Rent Control policies lead to a worsening of housing conditions – maybe not immediately, but as studies have recently shown, these impacts are not far behind when rent control is enacted.

Even those few researchers who find benefits in Rent Control are quick to point out that if it is a policy that is selected that it cannot stand alone. Instead, it needs to be part of a multi-pronged approach to addressing inequity – SOURCE 

Existing Policies Should Be Tried FIRST

In 2019 California enacted AB 1482 which effectively implemented rent controls statewide.  What’s more the rent caps implemented were even lower than recommended by a UC Berkeley Terner Center research paper – SOURCE 

In short, the statewide policies enacted in California establish:

  • Rent increases capped at 5% plus up to 3% CPI adjustment annually
  • 60 day notices on most rent increases
  • Eviction protections after 1 year of tenancy

However shortly after being enacted, COVID 19 and the rent and eviction moratoriums were implemented – so the outcomes of these laws are yet to be seen as housing providers have not collected rent – let alone raised rent or enacted evictions as a result.

Researchers from Berkeley also examined the state laws and concluded that enacting stricter versions of the California law would have a large impact on property valuation resulting in lower bank loans on properties, decreased interest by developers, and a stagnation or decline in housing stock – SOURCE

Santa Ana Proposes a Disastrous Policy

The city of Santa Ana however is proposing policies that radically impact even the already restrictive policies that California has implemented, including:

  • Cap annual rent increases at 3%, or 80% of CPI (whichever is less).
  • Extend "just cause" eviction protections after 30 days, instead of 1 year.
  • Establish a city council-appointed rent control board with broad authority.
  • Require rental-property owners to provide tenant relocation assistance equal to three (3) months rent, if the owner intends to move back into their rental.
  • Allow tenants to add occupants without owner approval.
  • Enable squatting without recourse for rental-housing providers.
  • Impose additional administrative and operational obligations on rental-housing providers.
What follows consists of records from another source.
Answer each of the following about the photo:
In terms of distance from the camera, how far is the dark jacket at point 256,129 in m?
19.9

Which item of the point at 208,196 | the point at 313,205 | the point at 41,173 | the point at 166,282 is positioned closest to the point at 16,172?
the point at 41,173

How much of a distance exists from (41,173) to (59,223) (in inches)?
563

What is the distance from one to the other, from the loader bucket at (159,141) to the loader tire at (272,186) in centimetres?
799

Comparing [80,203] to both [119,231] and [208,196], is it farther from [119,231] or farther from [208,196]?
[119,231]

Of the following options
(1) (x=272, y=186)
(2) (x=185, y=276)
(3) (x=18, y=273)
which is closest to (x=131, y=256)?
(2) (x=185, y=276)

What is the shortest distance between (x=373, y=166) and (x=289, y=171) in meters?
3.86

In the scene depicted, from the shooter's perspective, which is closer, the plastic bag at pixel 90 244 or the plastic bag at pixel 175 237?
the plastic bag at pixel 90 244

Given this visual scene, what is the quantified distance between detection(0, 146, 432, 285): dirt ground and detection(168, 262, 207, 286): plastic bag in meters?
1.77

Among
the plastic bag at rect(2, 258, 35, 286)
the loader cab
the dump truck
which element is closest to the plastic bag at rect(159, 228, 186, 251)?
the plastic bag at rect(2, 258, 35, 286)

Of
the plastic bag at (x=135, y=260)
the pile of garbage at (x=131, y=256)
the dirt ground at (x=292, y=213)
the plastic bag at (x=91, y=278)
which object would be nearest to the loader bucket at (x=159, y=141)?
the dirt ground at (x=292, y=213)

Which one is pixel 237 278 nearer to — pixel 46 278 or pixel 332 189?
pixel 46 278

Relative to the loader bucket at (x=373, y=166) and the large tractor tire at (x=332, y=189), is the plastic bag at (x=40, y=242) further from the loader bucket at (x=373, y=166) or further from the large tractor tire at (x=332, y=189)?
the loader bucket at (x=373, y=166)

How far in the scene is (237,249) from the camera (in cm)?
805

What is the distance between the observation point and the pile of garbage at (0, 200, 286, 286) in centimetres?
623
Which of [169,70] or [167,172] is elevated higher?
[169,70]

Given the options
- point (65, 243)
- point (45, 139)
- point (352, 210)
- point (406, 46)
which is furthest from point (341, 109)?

Remember the initial scenarios of serial tenants re-renting to criminals without property owner approval? Or property owners not being able to afford standard maintenance practices? Or properties being converted from affordable housing units to party-dens?

That is exactly what every policy promoted by Santa Ana leads to.

Rent Control and Just Cause Eviction Ordinances are bad policy.

What Santa Ana is proposing is a disaster - If that is what local cities are seeking to model, their destiny is a future where affordable housing is dilapidated housing.